Jumlah bencana alam di Indonesia meningkat signifikan dari tahun 2010 hingga tahun 2020 berdasarkan
data BNPB. Bencana alam menimbulkan korban jiwa, korban luka, kerusakan infrastruktur, dan
berdampak pada banyak kehidupan secara signifikan. Di sini peran tanggap darurat sangat penting
untuk memulihkan kehidupan para korban. Tanggap darurat merupakan bagian dari proses
penanggulangan bencana yang melibatkan tahap persiapan dan mitigasi agar efektif dan efisien.
WVI adalah organisasi nirlaba yang juga melakukan tanggap darurat pada berbagai bencana alam di
Indonesia sejak tahun 1998. Tanggap darurat WVI untuk gempa Lombok pada bulan Juli - Agustus
2018 (proyek Lombok Earthquake Emergency Response) dipilih sebagai subjek penelitian ini.
Metodologi penelitian dimulai dari identifikasi masalah, didukung dengan analisis landasan teori dan
karakteristik industri, serta analisis akar permasalahan. Berdasarkan analisis tersebut, data kualitatif
akan dikumpulkan dari wawancara, diskusi kelompok terfokus, dan juga data sekunder terkait tanggap
darurat. Analisis data kualitatif tersebut pada akan menghasilkan usulan perbaikan untuk menyelesaikan
akar permasalahan, disertai dengan analisis manfaat biaya dan rencana implementasi.
WVI melakukan beberapa program dalam proyek LEER seperti program distribusi non-food item (NFI)
dan program water sanitation and hygiene (WASH).

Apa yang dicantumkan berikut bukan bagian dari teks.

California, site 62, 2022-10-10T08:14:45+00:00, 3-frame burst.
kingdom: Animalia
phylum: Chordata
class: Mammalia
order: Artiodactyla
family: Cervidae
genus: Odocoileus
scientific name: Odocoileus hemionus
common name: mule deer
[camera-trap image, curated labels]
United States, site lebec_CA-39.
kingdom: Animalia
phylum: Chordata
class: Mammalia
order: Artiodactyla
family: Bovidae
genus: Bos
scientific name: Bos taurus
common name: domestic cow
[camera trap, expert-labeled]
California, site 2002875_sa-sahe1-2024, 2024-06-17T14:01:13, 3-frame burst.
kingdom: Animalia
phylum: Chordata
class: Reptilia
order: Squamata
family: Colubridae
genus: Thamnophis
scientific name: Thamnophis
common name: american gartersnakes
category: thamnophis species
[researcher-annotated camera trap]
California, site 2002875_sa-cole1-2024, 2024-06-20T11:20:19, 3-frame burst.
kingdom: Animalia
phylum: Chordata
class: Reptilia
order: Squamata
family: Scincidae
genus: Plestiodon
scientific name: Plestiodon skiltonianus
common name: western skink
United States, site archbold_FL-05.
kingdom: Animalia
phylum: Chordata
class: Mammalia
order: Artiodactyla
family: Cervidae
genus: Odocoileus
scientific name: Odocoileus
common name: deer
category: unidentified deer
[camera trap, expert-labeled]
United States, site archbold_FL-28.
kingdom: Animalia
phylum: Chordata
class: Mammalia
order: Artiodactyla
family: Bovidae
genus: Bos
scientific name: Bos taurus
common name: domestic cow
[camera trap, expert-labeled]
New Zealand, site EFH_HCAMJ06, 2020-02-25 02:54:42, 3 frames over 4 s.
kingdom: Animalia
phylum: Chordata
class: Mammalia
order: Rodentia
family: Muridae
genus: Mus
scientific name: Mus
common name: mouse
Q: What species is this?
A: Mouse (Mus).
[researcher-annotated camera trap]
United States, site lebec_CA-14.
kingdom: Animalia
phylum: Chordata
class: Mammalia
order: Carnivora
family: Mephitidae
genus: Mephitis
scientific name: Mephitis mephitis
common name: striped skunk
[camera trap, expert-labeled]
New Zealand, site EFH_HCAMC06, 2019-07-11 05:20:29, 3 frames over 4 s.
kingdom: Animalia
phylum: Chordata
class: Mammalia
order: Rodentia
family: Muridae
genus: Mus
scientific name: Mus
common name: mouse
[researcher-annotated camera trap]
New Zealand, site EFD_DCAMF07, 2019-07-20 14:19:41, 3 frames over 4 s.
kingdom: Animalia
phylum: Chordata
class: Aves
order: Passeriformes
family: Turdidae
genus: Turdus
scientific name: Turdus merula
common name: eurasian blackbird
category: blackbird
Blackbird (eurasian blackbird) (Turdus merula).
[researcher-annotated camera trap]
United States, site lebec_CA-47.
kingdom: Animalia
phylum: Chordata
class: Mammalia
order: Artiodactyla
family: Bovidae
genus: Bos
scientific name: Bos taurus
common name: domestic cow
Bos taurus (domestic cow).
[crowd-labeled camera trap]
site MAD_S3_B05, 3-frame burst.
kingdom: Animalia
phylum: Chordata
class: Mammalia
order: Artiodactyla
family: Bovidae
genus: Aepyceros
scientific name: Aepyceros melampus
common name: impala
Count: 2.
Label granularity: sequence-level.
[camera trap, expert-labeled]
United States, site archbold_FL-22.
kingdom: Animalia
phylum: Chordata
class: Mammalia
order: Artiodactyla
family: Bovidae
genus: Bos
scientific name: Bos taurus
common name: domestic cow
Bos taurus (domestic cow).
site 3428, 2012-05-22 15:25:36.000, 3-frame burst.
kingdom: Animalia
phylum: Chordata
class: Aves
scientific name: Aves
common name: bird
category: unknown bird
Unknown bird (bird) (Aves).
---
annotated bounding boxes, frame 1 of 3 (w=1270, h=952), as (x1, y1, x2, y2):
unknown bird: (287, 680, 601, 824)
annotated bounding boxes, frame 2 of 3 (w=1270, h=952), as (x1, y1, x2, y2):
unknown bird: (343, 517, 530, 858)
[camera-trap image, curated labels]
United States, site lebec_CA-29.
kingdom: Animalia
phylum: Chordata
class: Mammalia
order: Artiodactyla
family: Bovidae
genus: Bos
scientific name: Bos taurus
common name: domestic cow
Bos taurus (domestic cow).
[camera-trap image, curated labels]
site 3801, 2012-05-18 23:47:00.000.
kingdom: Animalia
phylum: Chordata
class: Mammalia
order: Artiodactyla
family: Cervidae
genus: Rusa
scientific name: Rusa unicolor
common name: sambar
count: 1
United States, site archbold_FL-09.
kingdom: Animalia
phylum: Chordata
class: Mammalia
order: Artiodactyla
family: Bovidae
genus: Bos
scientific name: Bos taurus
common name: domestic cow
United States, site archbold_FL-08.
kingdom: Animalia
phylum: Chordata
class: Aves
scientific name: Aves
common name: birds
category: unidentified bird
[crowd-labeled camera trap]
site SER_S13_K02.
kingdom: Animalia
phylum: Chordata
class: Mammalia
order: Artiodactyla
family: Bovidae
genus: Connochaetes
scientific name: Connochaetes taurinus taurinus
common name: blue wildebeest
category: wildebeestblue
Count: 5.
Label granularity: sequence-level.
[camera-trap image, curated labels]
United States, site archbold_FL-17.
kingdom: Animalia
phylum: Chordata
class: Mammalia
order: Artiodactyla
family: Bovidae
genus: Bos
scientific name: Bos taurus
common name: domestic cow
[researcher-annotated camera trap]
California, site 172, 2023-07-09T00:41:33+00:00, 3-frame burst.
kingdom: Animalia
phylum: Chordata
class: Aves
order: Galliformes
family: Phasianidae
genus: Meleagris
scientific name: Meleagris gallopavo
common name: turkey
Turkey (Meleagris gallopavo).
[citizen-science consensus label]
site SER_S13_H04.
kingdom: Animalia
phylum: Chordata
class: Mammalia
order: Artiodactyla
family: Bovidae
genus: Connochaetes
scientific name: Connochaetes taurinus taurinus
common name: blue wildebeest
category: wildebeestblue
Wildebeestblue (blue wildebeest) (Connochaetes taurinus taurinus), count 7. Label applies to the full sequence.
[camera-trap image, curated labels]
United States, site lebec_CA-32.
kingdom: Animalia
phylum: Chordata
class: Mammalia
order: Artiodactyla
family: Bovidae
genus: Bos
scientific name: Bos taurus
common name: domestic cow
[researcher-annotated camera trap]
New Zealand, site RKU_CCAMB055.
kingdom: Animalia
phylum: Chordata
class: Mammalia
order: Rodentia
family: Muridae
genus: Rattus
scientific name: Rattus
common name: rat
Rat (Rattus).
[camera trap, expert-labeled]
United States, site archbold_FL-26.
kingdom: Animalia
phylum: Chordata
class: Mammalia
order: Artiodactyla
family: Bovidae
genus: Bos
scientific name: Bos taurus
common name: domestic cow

Berdasarkan wawancara dengan ketua tim pertama
proyek LEER, terjadi keterlambatan dalam pengadaan dan pengiriman bahan bantuan dalam program
darurat. Setelah dilakukan analisis terhadap akar permasalahan dengan Fish Bone Diagram,
keterlambatan tersebut disebabkan oleh beberapa faktor, terutama karena kurangnya kompetensi
manusia dan ketidakcukupan data vendor. Kurangnya kompetensi manusia disebabkan oleh staf yang
ditugaskan di daerah bencana yang tidak memiliki kompetensi dan pengalaman logistik dan pengelolaan
gudang. Sedangkan untuk ketidakcukupan data vendor, walaupun WVI sudah memiliki database
vendor, database tersebut masih belum memiliki kategori vendor dan pemetaan wilayah, yang
memungkinkan staf di lokasi bencana untuk segera mendapatkan bahan bantuan yang dibutuhkan.
Dalam kasus LEER, WVI membeli material dari Jakarta dan Surabaya karena vendor lokal mengungsi,
yang menyebabkan lebih banyak waktu dan biaya yang harus dikeluarkan.
Sebagai solusi, peneliti mengusulkan pembuatan WVI Emergency Supplier Network (ESN) untuk
mengatasi kekurangan pada sistem pengadaan, yang memungkinkan WVI memiliki cakupan yang luas
atas alternative vendor dan material dari masing-masing provinsi di Indonesia. ESN akan membantu
WVI untuk segera menemukan vendor terdekat ke lokasi bencana, dan pada akhirnya membantu proses
pengadaan menjadi lebih cepat. Terkait kurangnya kompetensi tenaga kerja, maka pembuatan
Emergency Response Handbook merupakan solusi, karena memiliki pedoman tanggap darurat yang
lengkap dan mudah dipahami, khususnya fungsi logistik dan pengelolaan gudang. Kedua solusi yang
diusulkan diharapkan dapat memperkuat kesiapsiagaan penanggulangan bencana WVI saat ini, dan
pada akhirnya menghasilkan proses tanggap darurat yang lebih baik dan lebih cepat. Implementasi
kedua solusi yang diusulkan ini akan melalui beberapa tahapan pada Gantt chart, disertai dengan PIC
yang bertanggung jawab dan waktu yang dibutuhkan.